Playing with film is easy - take pictures, develop the film, make scans and process them digitally. This hybrid method means you don't need a darkroom or an enlarger until you want to go all-in. I have a simple overview of the entire workflow available here.
In this post, I'll elaborate on how I treat the images once they are scanned and on the computer.
Once a set of black and white negatives is developed and scanned, the digital files can be processed like any other digital image. My scanning is done with a tethered DSLR on a tripod over a light table. Here are the processing steps I usually take:
- I import the images from the tethered image folder (move rather than copy) with a preset that inverts them into positives and decreases saturation to 0. For the inversion I use curves - it is the only way to do it as there is no 'invert image' function like with Photoshop.
- Another import preset adds metadata tags including film type and camera type.
- Because each frame is scanned in the exact same location on the light-table, I can use a 'sync' in the Develop module to crop all the images at once. I usually leave the film border on the image and crop it out of those I intend to print.

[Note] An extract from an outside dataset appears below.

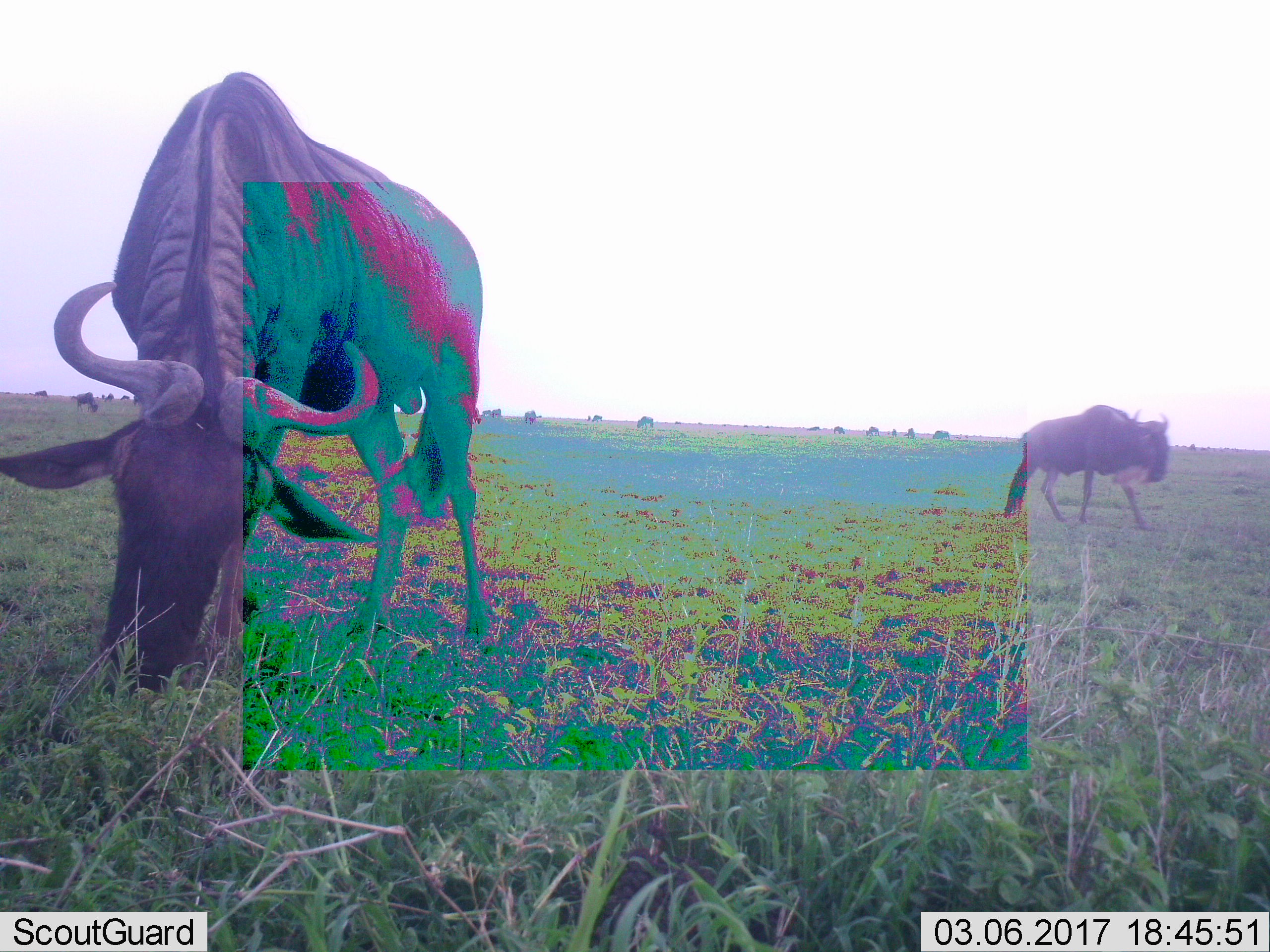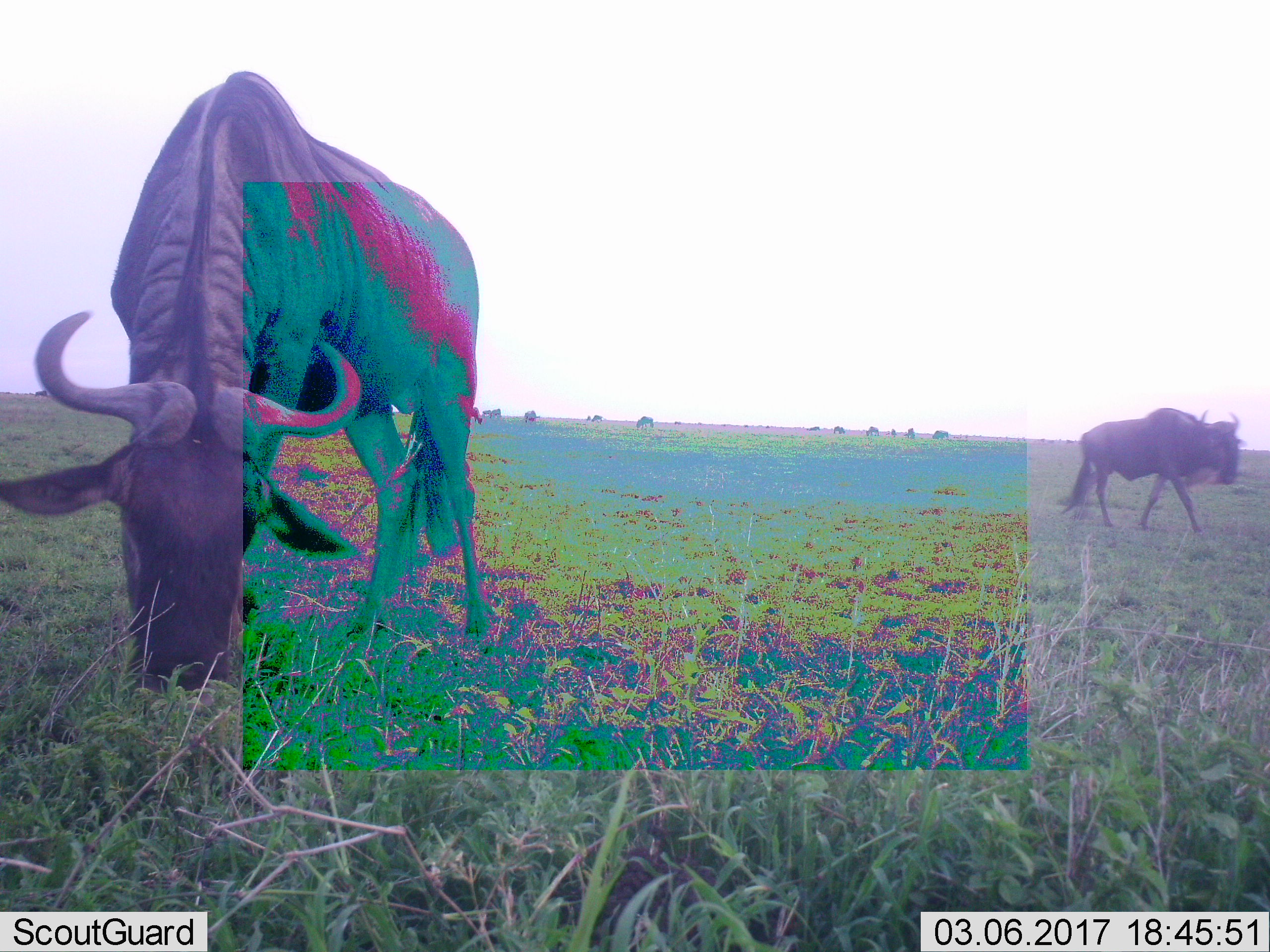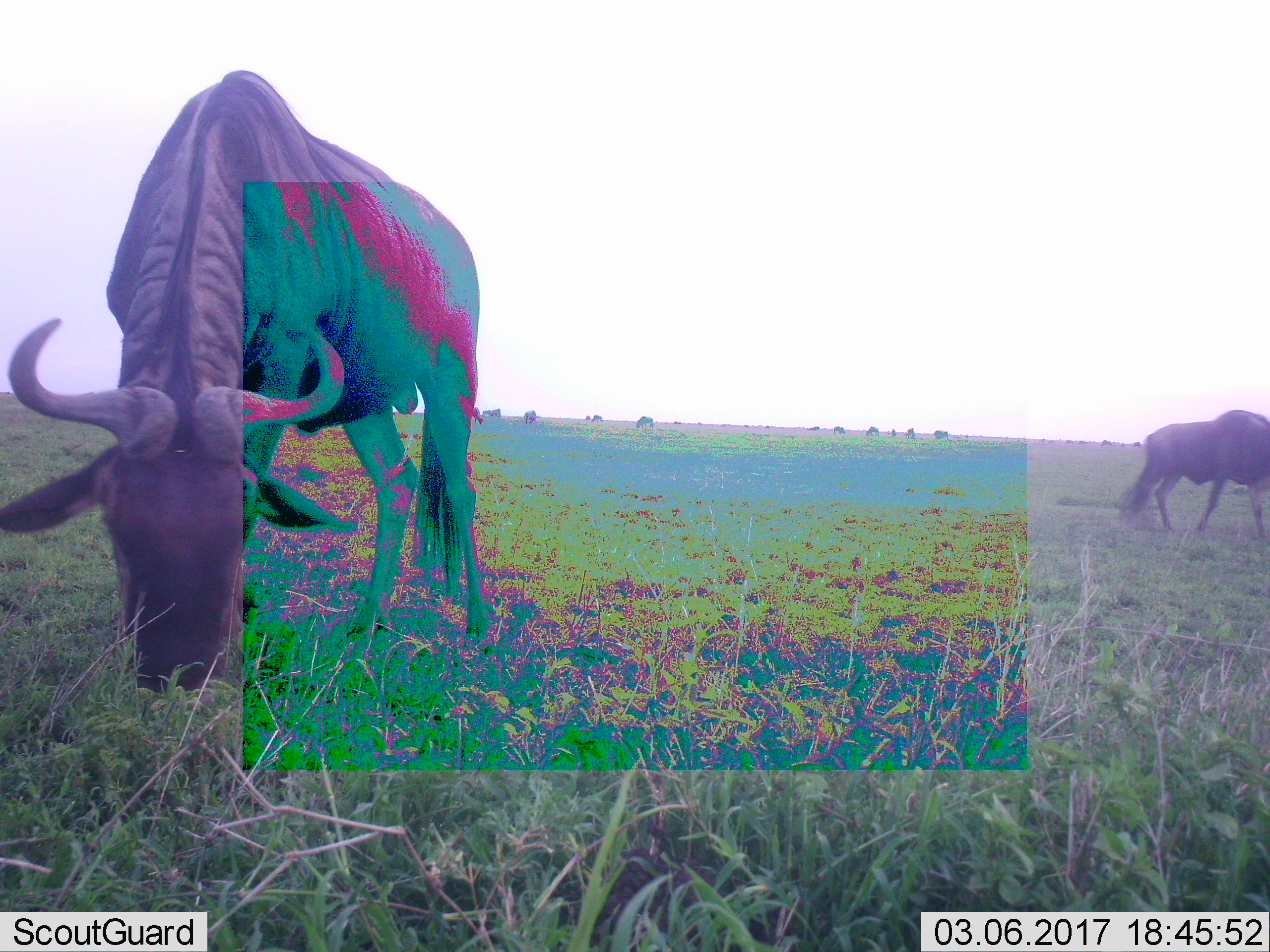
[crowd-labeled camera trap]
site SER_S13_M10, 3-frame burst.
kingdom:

- Why leave on the film borders? Because they have frame numbers in case they are needed in the future to match with the physical negatives. They are a visual aid to determining which images are truly film vs digital black and white when scanning through Lightroom. They often look great when left as original borders on an image.
- I shift the exposure to centralize the tones on the histogram.
- Black and white points are adjusted, usually to the extremes.
- If the black point still doesn't clip (remember this is altered by the 'whites' slider after the inversion), I'll use the curves to clip them slightly. This generally takes the image from foggy to clear.
- Luminance can help with a grainy picture, depending on what is desired.
- Some post-crop vignette can help divert attention from the edges of an image.
- I export using various export presets: one of them caps the image size at 1.5 megabytes for web use, another optimizes quality for printing.
Presets are essentially a one-click macro that automatically applies a series of tweaks all at once. Other than the ones I use on import/export, general developing presets can be tricky to use if they were developed for regular digital images.
I got the chance to test some commercial Lightroom presets from Sleeklens (find them here) and found that if any presets used the tone curve, they reset the image back into a negative. Another side effect is that any colour corrections are inverted, too. So any sun or warming brushes turn into cold blue tones on my inverted negatives. The Sleeklens presets work well with conventional digital images, so I think it is unfair to judge their presets as a part of this very specialized workflow.
It seems there is a gap in the market for those using Lightroom presets for images originating on negative film. If there is the demand, I can make my simple import and export presets available.
- Lightroom has no 'invert image' function. The inversion must be achieved with curves.
- A number of sliders are reversed once the negative is made positive with curves. Exposure is back to front, as are the blacks and whites sliders.
- I still haven't figured out how to deal with the highlight and shadow sliders on an inverted image. They can be unpredictable, especially the highlights.
- The adjustment brush auto-mask function doesn't seem to work well with my images - maybe because of the grain, or because they have been inverted. Auto-mask usually works fine on my conventional digital images.
- Because I leave the film borders on each image, it can confuse the auto-transform function when trying to correct for perspective. I have to rely on manual corections.
- The negative origin of the image seems to confuse the spot heal tool, too. It seems to pick sample areas that are not at all similar to the heal area.
- Lightroom won't do face recognition on an image inverted from a negative.